#### Selected text

And that’s the challenge she took on. Her work has highlighted the public health importance of reducing undiagnosed TB, which is a major cause of death in Southern Africa.
Through her research, she has explored different diagnostic strategies – from community-wide interventions to medical innovations such as X-ray-based TB diagnostics, but always with a focus on evaluating improvements in health.
What’s important for Liz is running against the herd. "My biggest breakthroughs have come from stuff that seemed to be very counter to conventional wisdom. That’s actually an area where you’re going to find very few other people and probably a genuine lump of gold."
Building an exciting research environment in Africa
As well as juggling between two different research areas, Liz has also been able to manage multiple roles. "I’ve got three institutions that I worry about all the time: MLW, the College of Medicine and the London School of Hygiene and Tropical Medicine.
"It’s tricky," Liz admits. "You’re constantly having to keep everyone happy, while at the same time not letting your own skills get out of date. So it’s striking that balance."
When it comes to family life, Liz believes that raising her two children in Africa might have made things easier than in the UK, where childcare is not that affordable. "I think as a woman, if you want kids you have to be very strategic about how you manage that. My solution was to try and make sure I was settled in an African environment before I had kids, where the expectations are that you’ll have full-time help."
But working in Africa has had its own challenges, one of which has been trying to maintain a profile in the UK. "You can feel a bit scientifically isolated," Liz says. Although this is now less of a problem than when even access to email was difficult and everyone had to rely on costly telephone and postal services.

#### Stored items
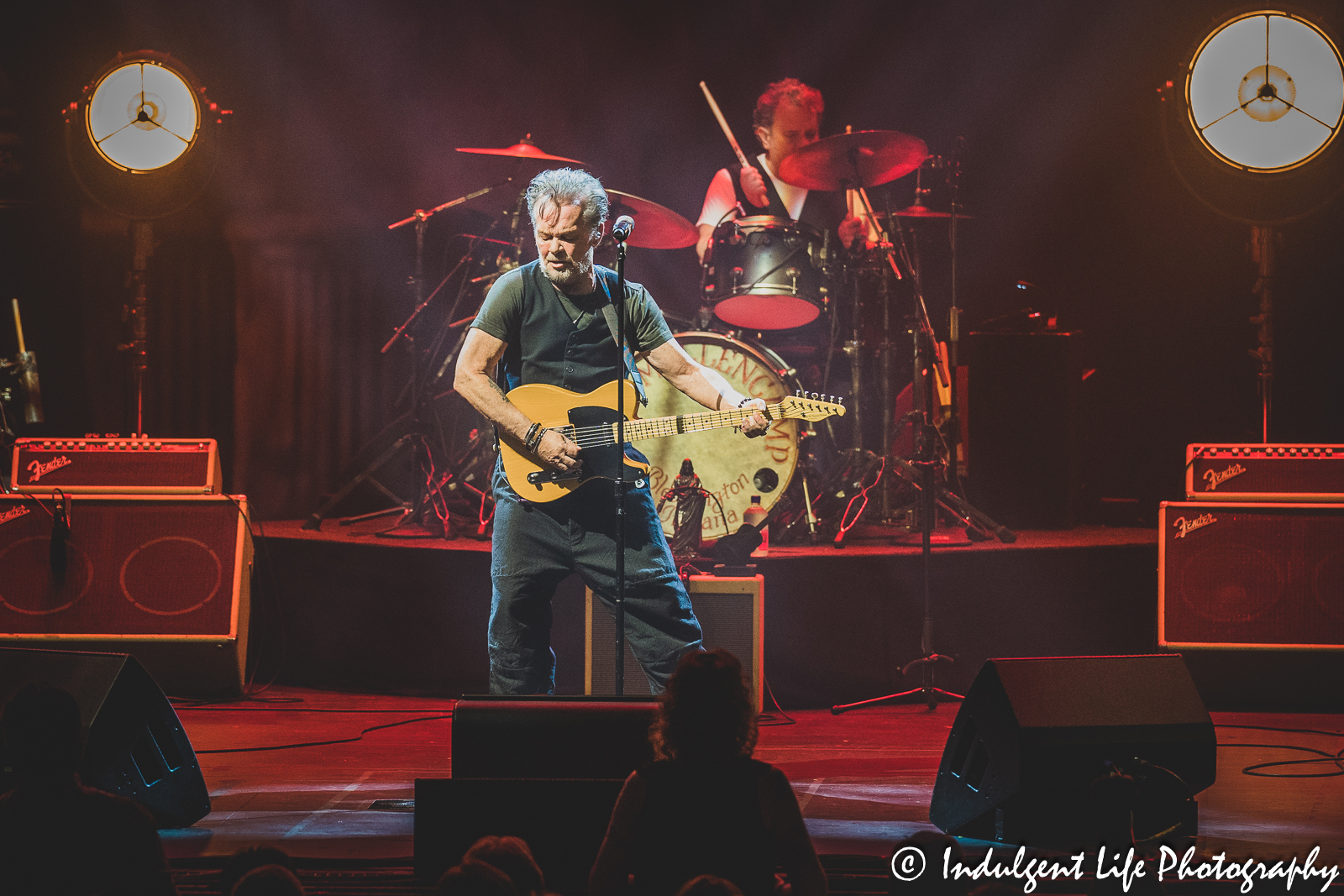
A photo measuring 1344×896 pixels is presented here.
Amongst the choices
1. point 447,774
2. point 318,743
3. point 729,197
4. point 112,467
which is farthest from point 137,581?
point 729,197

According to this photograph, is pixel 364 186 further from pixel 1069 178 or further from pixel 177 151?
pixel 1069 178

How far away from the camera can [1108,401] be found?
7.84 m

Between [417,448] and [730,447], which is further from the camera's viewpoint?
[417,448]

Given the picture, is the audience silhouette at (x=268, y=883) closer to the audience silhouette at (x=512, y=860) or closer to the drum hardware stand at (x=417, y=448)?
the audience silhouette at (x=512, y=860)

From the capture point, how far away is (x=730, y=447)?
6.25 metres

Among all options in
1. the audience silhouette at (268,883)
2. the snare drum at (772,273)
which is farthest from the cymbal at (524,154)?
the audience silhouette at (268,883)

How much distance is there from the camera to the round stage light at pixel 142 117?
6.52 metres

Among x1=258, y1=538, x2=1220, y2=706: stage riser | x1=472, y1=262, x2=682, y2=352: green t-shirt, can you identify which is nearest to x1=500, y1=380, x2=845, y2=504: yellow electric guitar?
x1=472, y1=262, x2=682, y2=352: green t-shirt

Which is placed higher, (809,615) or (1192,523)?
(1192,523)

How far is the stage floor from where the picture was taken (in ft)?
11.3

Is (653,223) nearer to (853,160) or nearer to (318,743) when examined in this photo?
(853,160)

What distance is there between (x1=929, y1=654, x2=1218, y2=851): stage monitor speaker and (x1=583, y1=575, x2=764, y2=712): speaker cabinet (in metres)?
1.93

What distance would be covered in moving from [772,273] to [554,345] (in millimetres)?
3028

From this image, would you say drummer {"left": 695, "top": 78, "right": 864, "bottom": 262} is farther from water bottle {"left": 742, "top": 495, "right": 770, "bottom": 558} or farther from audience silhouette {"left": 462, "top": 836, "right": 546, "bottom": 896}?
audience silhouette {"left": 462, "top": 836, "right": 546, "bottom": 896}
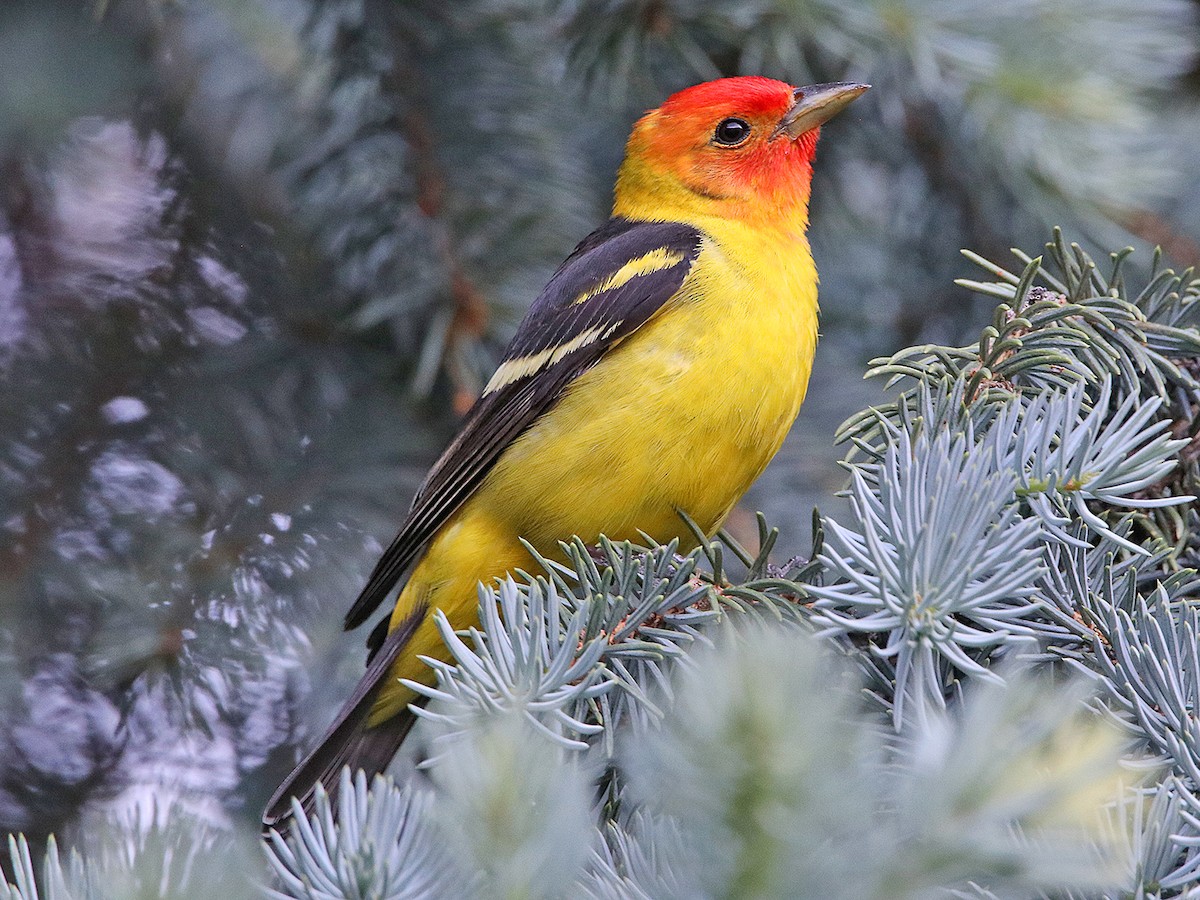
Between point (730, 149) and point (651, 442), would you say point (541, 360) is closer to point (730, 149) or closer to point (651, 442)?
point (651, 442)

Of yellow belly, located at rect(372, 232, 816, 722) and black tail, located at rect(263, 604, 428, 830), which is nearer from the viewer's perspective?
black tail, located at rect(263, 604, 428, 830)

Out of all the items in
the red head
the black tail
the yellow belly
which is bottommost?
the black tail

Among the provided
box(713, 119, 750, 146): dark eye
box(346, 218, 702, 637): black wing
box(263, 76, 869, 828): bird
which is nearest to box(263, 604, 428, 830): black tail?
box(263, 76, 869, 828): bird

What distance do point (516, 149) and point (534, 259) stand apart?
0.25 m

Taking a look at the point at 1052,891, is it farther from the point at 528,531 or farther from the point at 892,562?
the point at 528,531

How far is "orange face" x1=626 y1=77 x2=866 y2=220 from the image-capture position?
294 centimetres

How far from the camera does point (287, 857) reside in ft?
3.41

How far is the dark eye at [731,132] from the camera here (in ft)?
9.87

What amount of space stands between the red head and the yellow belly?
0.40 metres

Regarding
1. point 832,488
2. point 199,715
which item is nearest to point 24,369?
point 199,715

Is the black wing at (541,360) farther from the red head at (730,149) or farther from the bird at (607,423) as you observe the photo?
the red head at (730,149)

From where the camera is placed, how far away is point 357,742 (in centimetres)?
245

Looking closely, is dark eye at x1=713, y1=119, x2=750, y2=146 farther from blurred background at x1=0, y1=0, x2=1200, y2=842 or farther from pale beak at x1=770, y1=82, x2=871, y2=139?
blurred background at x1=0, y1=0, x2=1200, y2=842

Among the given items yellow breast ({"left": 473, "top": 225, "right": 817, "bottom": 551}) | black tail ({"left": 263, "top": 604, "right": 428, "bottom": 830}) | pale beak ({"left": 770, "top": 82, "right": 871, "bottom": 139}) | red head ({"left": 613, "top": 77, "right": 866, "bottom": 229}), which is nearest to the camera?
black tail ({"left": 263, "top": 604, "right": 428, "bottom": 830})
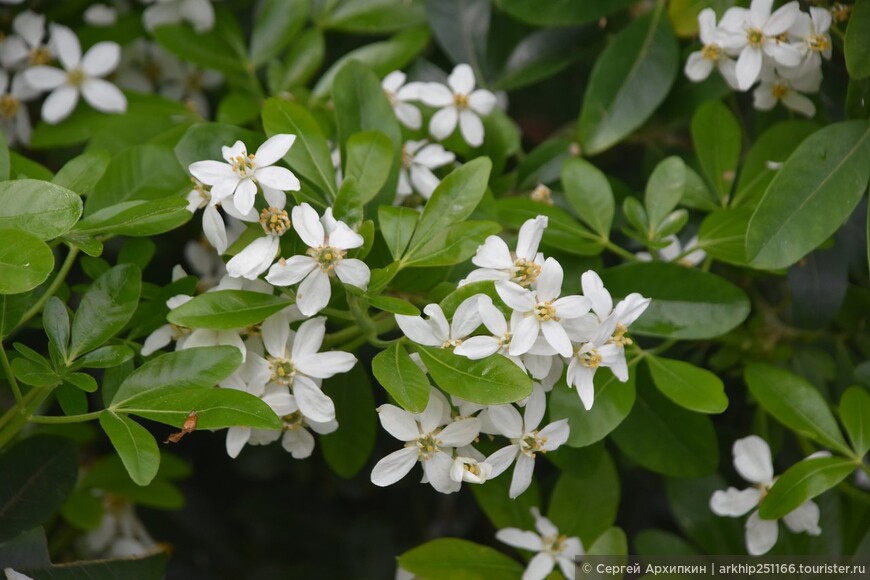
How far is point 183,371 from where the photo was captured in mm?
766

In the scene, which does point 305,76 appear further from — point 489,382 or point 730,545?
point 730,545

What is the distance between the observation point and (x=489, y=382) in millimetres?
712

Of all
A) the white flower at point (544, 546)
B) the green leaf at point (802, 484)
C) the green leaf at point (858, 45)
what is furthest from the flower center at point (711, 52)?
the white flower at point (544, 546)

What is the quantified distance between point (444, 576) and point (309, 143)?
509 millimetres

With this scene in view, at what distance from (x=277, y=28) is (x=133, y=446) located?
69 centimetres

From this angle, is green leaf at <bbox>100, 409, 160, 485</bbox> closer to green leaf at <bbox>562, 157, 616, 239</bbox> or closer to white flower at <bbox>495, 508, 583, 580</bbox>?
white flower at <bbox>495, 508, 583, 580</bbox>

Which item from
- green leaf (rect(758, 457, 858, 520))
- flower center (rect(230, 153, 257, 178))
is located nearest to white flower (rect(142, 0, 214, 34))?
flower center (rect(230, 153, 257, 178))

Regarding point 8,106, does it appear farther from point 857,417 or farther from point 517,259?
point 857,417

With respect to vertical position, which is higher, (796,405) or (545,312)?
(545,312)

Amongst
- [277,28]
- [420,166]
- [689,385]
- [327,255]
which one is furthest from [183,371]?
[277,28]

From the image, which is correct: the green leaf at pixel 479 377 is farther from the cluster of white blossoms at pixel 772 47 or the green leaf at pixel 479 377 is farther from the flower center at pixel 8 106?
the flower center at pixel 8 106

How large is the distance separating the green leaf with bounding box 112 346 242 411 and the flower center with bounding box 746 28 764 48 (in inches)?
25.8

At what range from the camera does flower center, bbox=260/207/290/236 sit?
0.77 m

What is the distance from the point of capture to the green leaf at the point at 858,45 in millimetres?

#### Brief 1
Using the passage about Liz above the data, decide whether each statement agrees with it, answering yes or no and quoting the words that settle it: (a) Liz names three institutions she worries about constantly. (b) Liz raised her children in the UK. (c) Liz credits her biggest breakthroughs to following conventional wisdom.
#### Brief 2
Extend the passage about Liz above the data, picking up after its final sentence.

#### Task output 1
(a) Yes: "I’ve got three institutions that I worry about all the time: MLW, the College of Medicine and the London School of Hygiene and Tropical Medicine."
(b) No: "raising her two children in Africa"
(c) No: "My biggest breakthroughs have come from stuff that seemed to be very counter to conventional wisdom."

#### Task output 2
The overall scientific environment in Africa has changed enormously since Liz first moved here. The research ecosystem has grown and there has been significant investment in local researchers. "That makes for a competitive research environment," Liz says. "This is good for international health."
For the past ten years, she has been teaching and designing research training programmes at the College of Medicine. She’s now seeing her former students taking over and doing the teaching. "You just see people transform. If you’ve got an eye for talent, you can spot that in people when they’re quite raw. They are really driven still, however many years later, bringing other people along with them.
"That’s what science is about – having ideas, putting them to the test, getting excited about them and pulling other people into that."
The first Malawian PhD students are also coming through the college, five last year. And Liz is incredibly proud of them. "You need the enthusiasm, you need the candidates and you need the environment where you can actually manage that number of people. I’m very happy about that. Now we’re getting really good African scientists coming through and very much leading [research]."